Não perde a arte seu ser por fazer mal, quando faz bem e a propósito
esse mesmo mal que professa, para tirar dele para outrem algum bem, ainda que
seja ilícito. E tal é a arte de furtar, que toda se ocupa
em despir uns para vestir outros. E se é famosa a arte que, do centro da terra,
desentranha o oiro, que se defende com montes de dificuldades, não é menos
admirável a do ladrão que das entranhas de um escritório, que, fechado a sete
chaves, se resguarda com mil artifícios, desencova com outros maiores o tesouro
com que se melhora de fortuna. Nem perde seu ser a arte pelo mal que causa,
quando obra com ciladas segundo suas regras, que todas se fundam em
estratagemas e enganos, como as da milícia; e essa é a arte, e é o que dizia um
grande mestre desta profissão: con
arte y con engaño, vivo la mitad del año; y con engaño y arte vivo la otra parte.
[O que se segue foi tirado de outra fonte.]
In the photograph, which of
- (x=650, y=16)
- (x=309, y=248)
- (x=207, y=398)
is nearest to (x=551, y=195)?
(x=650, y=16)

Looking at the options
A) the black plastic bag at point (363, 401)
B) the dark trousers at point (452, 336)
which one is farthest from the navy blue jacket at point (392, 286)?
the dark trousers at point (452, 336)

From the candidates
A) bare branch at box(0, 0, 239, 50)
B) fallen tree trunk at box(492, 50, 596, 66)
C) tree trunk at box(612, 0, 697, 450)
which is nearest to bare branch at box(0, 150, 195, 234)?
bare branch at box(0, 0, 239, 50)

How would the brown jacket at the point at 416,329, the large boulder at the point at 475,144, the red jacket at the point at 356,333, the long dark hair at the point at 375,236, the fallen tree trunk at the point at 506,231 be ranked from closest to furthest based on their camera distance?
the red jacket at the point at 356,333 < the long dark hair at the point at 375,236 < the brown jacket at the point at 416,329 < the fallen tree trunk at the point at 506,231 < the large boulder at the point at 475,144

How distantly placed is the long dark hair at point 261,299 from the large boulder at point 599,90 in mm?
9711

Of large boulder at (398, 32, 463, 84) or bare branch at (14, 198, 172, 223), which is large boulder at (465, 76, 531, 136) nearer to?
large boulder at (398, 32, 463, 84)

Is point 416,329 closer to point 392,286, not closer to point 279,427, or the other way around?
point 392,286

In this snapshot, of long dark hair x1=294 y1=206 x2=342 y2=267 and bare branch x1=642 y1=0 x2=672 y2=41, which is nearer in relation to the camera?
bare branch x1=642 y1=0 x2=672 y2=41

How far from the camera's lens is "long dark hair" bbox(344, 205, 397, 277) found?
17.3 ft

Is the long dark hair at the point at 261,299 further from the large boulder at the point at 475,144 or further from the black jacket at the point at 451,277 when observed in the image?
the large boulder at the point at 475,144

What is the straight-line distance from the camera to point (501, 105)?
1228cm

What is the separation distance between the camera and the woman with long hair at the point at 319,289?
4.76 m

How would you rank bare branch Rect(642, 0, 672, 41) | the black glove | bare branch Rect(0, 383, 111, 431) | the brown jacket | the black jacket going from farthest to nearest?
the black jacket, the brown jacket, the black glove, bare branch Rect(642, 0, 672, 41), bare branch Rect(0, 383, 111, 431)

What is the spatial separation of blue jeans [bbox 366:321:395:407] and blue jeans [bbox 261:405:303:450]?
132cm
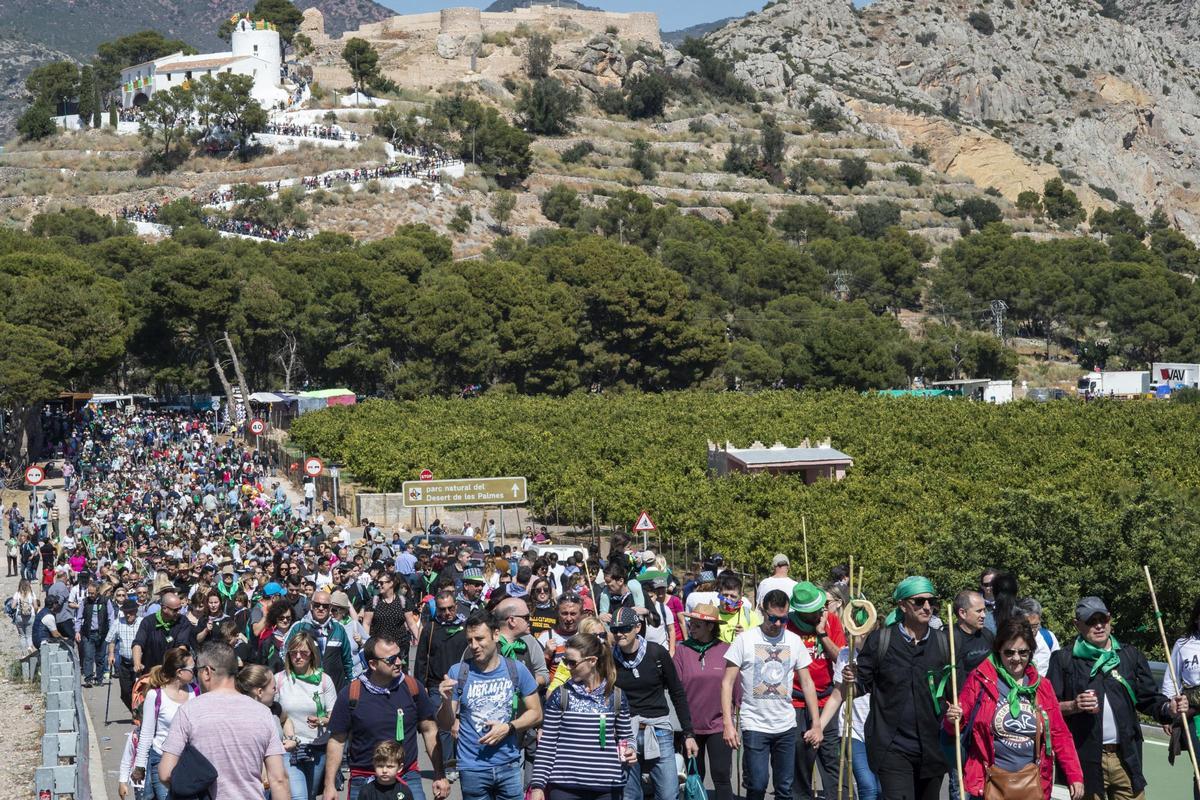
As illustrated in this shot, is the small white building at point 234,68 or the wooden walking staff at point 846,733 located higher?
the small white building at point 234,68

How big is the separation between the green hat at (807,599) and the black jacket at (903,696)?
1066 millimetres

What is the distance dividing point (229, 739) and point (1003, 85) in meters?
177

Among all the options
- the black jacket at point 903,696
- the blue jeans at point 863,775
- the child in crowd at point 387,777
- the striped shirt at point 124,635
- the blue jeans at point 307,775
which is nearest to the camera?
the child in crowd at point 387,777

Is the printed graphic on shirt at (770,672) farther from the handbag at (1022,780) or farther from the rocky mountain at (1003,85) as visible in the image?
the rocky mountain at (1003,85)

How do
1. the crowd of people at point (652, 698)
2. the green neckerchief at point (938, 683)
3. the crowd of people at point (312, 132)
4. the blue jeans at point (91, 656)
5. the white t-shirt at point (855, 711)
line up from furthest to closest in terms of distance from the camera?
1. the crowd of people at point (312, 132)
2. the blue jeans at point (91, 656)
3. the white t-shirt at point (855, 711)
4. the green neckerchief at point (938, 683)
5. the crowd of people at point (652, 698)

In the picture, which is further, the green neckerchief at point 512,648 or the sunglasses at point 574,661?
the green neckerchief at point 512,648

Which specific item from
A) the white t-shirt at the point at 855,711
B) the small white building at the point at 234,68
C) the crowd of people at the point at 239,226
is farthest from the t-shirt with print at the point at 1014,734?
the small white building at the point at 234,68

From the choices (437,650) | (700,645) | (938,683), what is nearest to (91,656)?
(437,650)

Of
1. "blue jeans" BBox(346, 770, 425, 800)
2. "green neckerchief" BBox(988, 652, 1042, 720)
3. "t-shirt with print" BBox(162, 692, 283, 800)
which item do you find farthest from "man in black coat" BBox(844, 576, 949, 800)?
"t-shirt with print" BBox(162, 692, 283, 800)

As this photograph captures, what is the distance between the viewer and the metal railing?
10.9 m

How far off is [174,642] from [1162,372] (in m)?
81.3

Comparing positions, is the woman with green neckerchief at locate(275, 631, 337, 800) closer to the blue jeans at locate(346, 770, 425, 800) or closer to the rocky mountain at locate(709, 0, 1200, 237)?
the blue jeans at locate(346, 770, 425, 800)

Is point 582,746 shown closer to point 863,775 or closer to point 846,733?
point 846,733

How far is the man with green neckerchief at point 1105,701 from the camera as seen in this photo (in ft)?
28.4
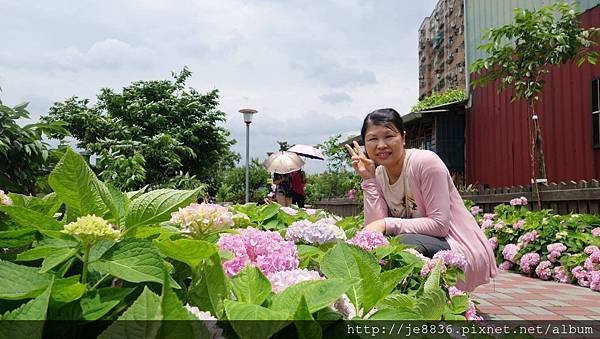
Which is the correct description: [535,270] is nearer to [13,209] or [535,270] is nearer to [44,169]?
[44,169]

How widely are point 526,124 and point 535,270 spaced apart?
5246 millimetres

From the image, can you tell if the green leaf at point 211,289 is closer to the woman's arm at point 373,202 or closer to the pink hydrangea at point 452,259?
the pink hydrangea at point 452,259

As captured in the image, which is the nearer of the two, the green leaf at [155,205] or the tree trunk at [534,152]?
the green leaf at [155,205]

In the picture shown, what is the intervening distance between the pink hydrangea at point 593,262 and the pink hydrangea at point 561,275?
30 centimetres

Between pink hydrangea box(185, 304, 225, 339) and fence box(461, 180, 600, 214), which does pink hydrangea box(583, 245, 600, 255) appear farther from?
pink hydrangea box(185, 304, 225, 339)

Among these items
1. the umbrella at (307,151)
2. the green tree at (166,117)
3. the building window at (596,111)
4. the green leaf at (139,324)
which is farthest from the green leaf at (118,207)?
the green tree at (166,117)

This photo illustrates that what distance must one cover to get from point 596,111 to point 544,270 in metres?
3.90

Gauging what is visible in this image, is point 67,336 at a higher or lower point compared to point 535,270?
higher

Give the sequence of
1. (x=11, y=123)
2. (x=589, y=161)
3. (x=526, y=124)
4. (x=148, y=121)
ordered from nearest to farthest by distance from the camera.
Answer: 1. (x=11, y=123)
2. (x=589, y=161)
3. (x=526, y=124)
4. (x=148, y=121)

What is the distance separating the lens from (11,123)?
2.87m

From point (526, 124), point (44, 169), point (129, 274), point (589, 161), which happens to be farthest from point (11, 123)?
point (526, 124)

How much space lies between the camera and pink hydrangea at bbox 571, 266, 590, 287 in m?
4.87

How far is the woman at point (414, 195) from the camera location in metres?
2.45

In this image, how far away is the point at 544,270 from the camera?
5430mm
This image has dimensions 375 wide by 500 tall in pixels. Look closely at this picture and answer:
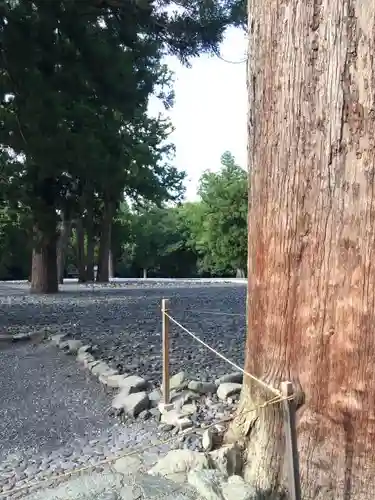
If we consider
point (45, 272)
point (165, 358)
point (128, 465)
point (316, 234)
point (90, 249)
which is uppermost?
point (90, 249)

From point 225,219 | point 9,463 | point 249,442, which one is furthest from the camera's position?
point 225,219

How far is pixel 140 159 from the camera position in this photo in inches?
604

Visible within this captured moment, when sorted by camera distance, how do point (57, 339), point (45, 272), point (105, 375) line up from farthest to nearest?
point (45, 272) < point (57, 339) < point (105, 375)

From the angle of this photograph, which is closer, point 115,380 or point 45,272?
point 115,380

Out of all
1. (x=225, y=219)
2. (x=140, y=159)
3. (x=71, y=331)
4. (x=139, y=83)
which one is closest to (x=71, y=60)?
(x=139, y=83)

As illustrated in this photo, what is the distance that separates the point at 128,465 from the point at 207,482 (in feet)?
2.14

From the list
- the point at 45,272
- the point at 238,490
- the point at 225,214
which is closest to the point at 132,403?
the point at 238,490

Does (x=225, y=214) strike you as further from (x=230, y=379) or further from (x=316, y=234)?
(x=316, y=234)

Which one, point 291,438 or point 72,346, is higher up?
point 291,438

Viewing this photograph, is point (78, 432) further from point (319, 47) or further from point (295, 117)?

E se os ladrões não tiverem arte, busquem outro oficio; por mais que a este os
leve e ajude a natureza, se não alentarem esta com os documentos da arte, terão
mais certas perdas que ganhos, nem se poderão conservar contra as invasões de
infinitas contrariedades que os perseguem. E, quando os vejo continuar no
oficio ilesos, não posso deixar de o atribuir à destreza de sua arte, que os
livra até da justiça mais vigilante, deslumbrando-a por mil modos ou obrigando-a
que os largue e tolere, porque até para isso têm os ladrões arte. Assim se
prova que há arte de furtar; e que esta seja ciência verdadeira é muito mais
fácil de provar, ainda que não tenha escola pública, nem doutores graduados que
a ensinem em universidade, como têm as outras ciências. [...]
Como a Arte de Furtar é muito nobre
Mais fácil achou um prudente que seria acender dentro do mar uma
fogueira que espertar, em um peito vil, fervores de nobreza. Contudo, ninguém
me estranhe chamar nobre à arte cujos professores, por leis divinas e humanas,
são tidos por infames. Essa é a valentia desta arte, como a dos alquimistas,
que se gabam que sabem fazer oiro de enxofre, que de gente vil faz
fidalgos, porque aonde luz o oiro não há vileza. Além de que não é implicação
acharem-se duas contrariedades em um sujeito, quando respeitam diferentes
motivos. Que coisa mais vil e baixa que uma formiga! Tão pequena que não se
enxerga, tão rasteira que vive enterrada, tão pobre, que se sustenta de leves
rapinas! Que coisa mais ilustre que o sol que a tudo dá lustre, tão grande que
é maior que a terra, tão alto que anda no quarto céu, tão rico que tudo produz!
E se vê a maior nobreza com a maior baixeza em um sujeito, em uma formiga.
Baixezas há que não andam em uso, porque são só de nome; e nomes há que
não põem nem tiram, ainda que se encontrem, porque se compadecem para
diferentes efeitos. Fazia doutrina um padre da Companhia, no pelourinho de
Faro. Perguntou a um menino como se chamava. Respondeu: chamo-me, em casa, Abraãozinho, e
na rua Joanico. Assim são os ladrões: na Casa da Suplicação, chamam-se
infames, quando os sentenciam, que é poucas vezes; mas nas ruas, por onde andam
de contínuo em alcateias, têm nomes muito nobres, porque uns são Godos, outros
chamam-se Cabos e Xerifes outros; mas nas obras todos são piratas». In
Manuel da Costa, Arte de Furtar, 1ª edição de 1743 ou 1744, Lisboa, Editorial
Estampa, 2001, Fundação Calouste Gulbenkian.